Six ans. Tant de choses se sont passées et en même temps si peu. Des sept noms mentionnés dans cette « Proclamation du Commandant en Chef au peuple de Cuba » à peine trois restent indemnes. Comme si le texte n’avait pas été seulement l’annonce de la maladie de Fidel Castro mais aussi une sorte de malédiction  qui allait s’abattre sur les personnes nommées. José Ramon Balaguer que le convalescent avait désigné pour prendre la tête du Programme National et International de Santé Publique devait abandonner la direction de cette branche du ministère au milieu de 2010. Suite à la mort de dizaines de patients, de faim et de froid, à l’Hôpital Psychiatrique de la Havane, le fidèle fonctionnaire a été muté ailleurs, peut-être pour éviter de finir au tribunal. Une autre des personnes nommées, Carlos Lage a perdu précipitamment son poste de Secrétaire du Comité Exécutif du Conseil des Ministres. Considéré par beaucoup d’analystes comme le possible successeur au « trône Cubain », sa destitution a été un dur revers pour ceux qui avaient parié sur une ligne réformatrice au sein du gouvernement.

Et que dire de Félipe Pérez Roque ? Celui à qui cette annonce –lue plusieurs fois pendant la nuit du 31 juillet 2006- attribuait la gestion des fonds des programmes de santé, éducation et énergie. A peine vingt mois s’étaient écoulés qu’on l’accusait déjà d’être devenu « addict  au miel du pouvoir ». La conjuration de la Proclamation avait l’effet inverse de celui visé : au lieu de garantir l’ascension elle certifiait la chute. Le même doigt qui avait désigné ces hommes comme les continuateurs de son œuvre les montrait ensuite comme des traitres. Voilà la vieille maxime selon laquelle la proximité du pouvoir est aussi profitable que dangereuse vérifiée en un temps très court. Un autre des nommés, Francisco Soberon, président de la Banque Centrale serait aussi remplacé ; il sortirait par une porte dérobée, pour écrire ses mémoires selon certains, pour éviter la vindicte publique assurent  d’autres personnes.

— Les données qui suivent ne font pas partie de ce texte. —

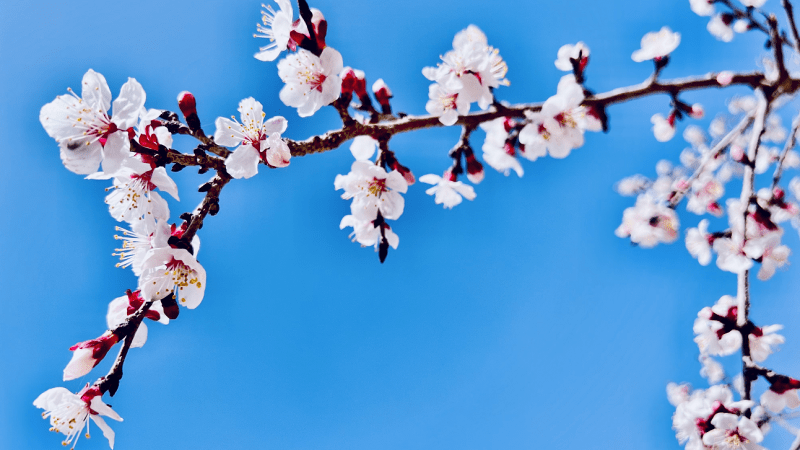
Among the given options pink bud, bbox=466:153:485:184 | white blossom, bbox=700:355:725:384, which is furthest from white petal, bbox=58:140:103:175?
white blossom, bbox=700:355:725:384

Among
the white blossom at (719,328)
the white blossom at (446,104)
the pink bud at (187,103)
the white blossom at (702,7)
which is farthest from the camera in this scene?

Seuls trois noms parmi ceux mentionnés dans ce texte prémonitoire restent encore intouchables. L’un d’entre eux est José Ramon Ventura qui est même devenu le numéro deux du pouvoir. Esteban Lanzo n’a pas non plus été destitué car il a bien appris la leçon de ne jamais briller de sa propre lumière. Et le troisième des « survivants » est Raoul Castro soi-même. Principal bénéficiaire de la « proclamation-testament », l’ex ministre des Forces Armées a aussi été le plus touché par la malédiction. Car c’est sur son compte que seront mises ses propres erreurs mais aussi celles héritées de son frère : les réformes tardives, les licenciements massifs, le marabù qui se développe le long des routes, les coupes dans la ration de base, le verre de lait espéré qui tarde à se matérialiser sur nos tables… et une longue liste d’et cetera. Je ne serais pas surprise d’entendre d’ici quelques jours une nouvelle proclamation dans laquelle le Général Président délèguerait sa charge à quelqu’un qui porte le même nom. Le prochain président maudit de l’histoire nationale.